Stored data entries

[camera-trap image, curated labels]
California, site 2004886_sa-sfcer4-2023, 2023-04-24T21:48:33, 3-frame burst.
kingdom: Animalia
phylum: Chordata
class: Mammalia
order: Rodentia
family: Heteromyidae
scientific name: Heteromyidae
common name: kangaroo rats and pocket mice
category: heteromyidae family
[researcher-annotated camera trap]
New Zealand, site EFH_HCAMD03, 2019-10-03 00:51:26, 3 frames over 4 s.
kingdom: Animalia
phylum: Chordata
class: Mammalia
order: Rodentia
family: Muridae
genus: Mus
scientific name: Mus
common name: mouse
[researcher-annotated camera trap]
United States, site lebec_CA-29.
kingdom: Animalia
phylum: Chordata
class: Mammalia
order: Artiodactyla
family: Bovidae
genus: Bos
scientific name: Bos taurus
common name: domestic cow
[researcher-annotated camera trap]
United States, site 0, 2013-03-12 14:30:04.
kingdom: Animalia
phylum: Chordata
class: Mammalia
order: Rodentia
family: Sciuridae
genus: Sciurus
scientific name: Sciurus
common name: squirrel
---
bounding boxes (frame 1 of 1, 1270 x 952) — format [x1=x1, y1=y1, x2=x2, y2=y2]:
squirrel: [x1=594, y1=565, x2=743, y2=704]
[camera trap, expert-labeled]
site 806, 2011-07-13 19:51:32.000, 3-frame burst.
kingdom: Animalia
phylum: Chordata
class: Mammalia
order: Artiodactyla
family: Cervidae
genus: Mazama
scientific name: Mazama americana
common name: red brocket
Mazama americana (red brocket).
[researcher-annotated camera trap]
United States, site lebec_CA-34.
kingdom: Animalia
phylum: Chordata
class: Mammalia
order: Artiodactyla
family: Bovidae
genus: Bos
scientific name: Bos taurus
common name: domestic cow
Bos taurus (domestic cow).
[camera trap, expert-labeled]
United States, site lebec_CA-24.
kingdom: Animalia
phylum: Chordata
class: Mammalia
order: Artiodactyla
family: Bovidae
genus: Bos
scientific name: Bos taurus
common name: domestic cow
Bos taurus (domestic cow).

EXERCISE DETAILS: Write the data out once more, exactly as it was given.

FINISHED EXERCISE:
[camera-trap image, curated labels]
California, site 2004886_sa-sfcer4-2023, 2023-04-24T21:48:33, 3-frame burst.
kingdom: Animalia
phylum: Chordata
class: Mammalia
order: Rodentia
family: Heteromyidae
scientific name: Heteromyidae
common name: kangaroo rats and pocket mice
category: heteromyidae family
[researcher-annotated camera trap]
New Zealand, site EFH_HCAMD03, 2019-10-03 00:51:26, 3 frames over 4 s.
kingdom: Animalia
phylum: Chordata
class: Mammalia
order: Rodentia
family: Muridae
genus: Mus
scientific name: Mus
common name: mouse
[researcher-annotated camera trap]
United States, site lebec_CA-29.
kingdom: Animalia
phylum: Chordata
class: Mammalia
order: Artiodactyla
family: Bovidae
genus: Bos
scientific name: Bos taurus
common name: domestic cow
[researcher-annotated camera trap]
United States, site 0, 2013-03-12 14:30:04.
kingdom: Animalia
phylum: Chordata
class: Mammalia
order: Rodentia
family: Sciuridae
genus: Sciurus
scientific name: Sciurus
common name: squirrel
---
bounding boxes (frame 1 of 1, 1270 x 952) — format [x1=x1, y1=y1, x2=x2, y2=y2]:
squirrel: [x1=594, y1=565, x2=743, y2=704]
[camera trap, expert-labeled]
site 806, 2011-07-13 19:51:32.000, 3-frame burst.
kingdom: Animalia
phylum: Chordata
class: Mammalia
order: Artiodactyla
family: Cervidae
genus: Mazama
scientific name: Mazama americana
common name: red brocket
Mazama americana (red brocket).
[researcher-annotated camera trap]
United States, site lebec_CA-34.
kingdom: Animalia
phylum: Chordata
class: Mammalia
order: Artiodactyla
family: Bovidae
genus: Bos
scientific name: Bos taurus
common name: domestic cow
Bos taurus (domestic cow).
[camera trap, expert-labeled]
United States, site lebec_CA-24.
kingdom: Animalia
phylum: Chordata
class: Mammalia
order: Artiodactyla
family: Bovidae
genus: Bos
scientific name: Bos taurus
common name: domestic cow
Bos taurus (domestic cow).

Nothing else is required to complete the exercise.